== SOURCE DATA
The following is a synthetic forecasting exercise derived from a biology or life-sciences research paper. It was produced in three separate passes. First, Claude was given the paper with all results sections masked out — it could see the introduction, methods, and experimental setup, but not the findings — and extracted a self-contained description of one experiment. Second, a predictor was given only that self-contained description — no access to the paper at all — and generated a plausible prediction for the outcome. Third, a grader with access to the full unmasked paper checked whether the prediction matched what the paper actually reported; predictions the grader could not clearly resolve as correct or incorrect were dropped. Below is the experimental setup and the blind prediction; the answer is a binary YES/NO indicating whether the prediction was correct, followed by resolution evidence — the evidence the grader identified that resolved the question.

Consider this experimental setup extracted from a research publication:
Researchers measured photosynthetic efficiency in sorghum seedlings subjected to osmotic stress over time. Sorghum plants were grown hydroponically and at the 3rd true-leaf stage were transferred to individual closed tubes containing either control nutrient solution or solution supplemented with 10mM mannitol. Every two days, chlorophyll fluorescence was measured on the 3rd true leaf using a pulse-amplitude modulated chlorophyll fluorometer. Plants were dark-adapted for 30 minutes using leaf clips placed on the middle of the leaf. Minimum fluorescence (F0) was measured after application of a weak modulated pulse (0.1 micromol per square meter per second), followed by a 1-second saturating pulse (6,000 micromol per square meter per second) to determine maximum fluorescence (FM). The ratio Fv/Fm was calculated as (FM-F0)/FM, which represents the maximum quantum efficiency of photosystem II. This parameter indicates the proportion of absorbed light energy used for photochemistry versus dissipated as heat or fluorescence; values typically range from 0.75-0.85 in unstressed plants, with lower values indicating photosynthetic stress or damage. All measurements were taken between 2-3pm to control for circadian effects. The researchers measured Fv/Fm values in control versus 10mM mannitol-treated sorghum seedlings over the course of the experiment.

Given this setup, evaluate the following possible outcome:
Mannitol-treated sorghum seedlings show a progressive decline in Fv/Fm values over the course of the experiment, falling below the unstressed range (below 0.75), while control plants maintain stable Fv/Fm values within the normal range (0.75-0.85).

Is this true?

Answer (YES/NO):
====
[TASK] Could you give the records again, exactly as they appear?

[OUTPUT OF THE EXERCISE]
The following is a synthetic forecasting exercise derived from a biology or life-sciences research paper. It was produced in three separate passes. First, Claude was given the paper with all results sections masked out — it could see the introduction, methods, and experimental setup, but not the findings — and extracted a self-contained description of one experiment. Second, a predictor was given only that self-contained description — no access to the paper at all — and generated a plausible prediction for the outcome. Third, a grader with access to the full unmasked paper checked whether the prediction matched what the paper actually reported; predictions the grader could not clearly resolve as correct or incorrect were dropped. Below is the experimental setup and the blind prediction; the answer is a binary YES/NO indicating whether the prediction was correct, followed by resolution evidence — the evidence the grader identified that resolved the question.

Consider this experimental setup extracted from a research publication:
Researchers measured photosynthetic efficiency in sorghum seedlings subjected to osmotic stress over time. Sorghum plants were grown hydroponically and at the 3rd true-leaf stage were transferred to individual closed tubes containing either control nutrient solution or solution supplemented with 10mM mannitol. Every two days, chlorophyll fluorescence was measured on the 3rd true leaf using a pulse-amplitude modulated chlorophyll fluorometer. Plants were dark-adapted for 30 minutes using leaf clips placed on the middle of the leaf. Minimum fluorescence (F0) was measured after application of a weak modulated pulse (0.1 micromol per square meter per second), followed by a 1-second saturating pulse (6,000 micromol per square meter per second) to determine maximum fluorescence (FM). The ratio Fv/Fm was calculated as (FM-F0)/FM, which represents the maximum quantum efficiency of photosystem II. This parameter indicates the proportion of absorbed light energy used for photochemistry versus dissipated as heat or fluorescence; values typically range from 0.75-0.85 in unstressed plants, with lower values indicating photosynthetic stress or damage. All measurements were taken between 2-3pm to control for circadian effects. The researchers measured Fv/Fm values in control versus 10mM mannitol-treated sorghum seedlings over the course of the experiment.

Given this setup, evaluate the following possible outcome:
Mannitol-treated sorghum seedlings show a progressive decline in Fv/Fm values over the course of the experiment, falling below the unstressed range (below 0.75), while control plants maintain stable Fv/Fm values within the normal range (0.75-0.85).

Is this true?

Answer (YES/NO):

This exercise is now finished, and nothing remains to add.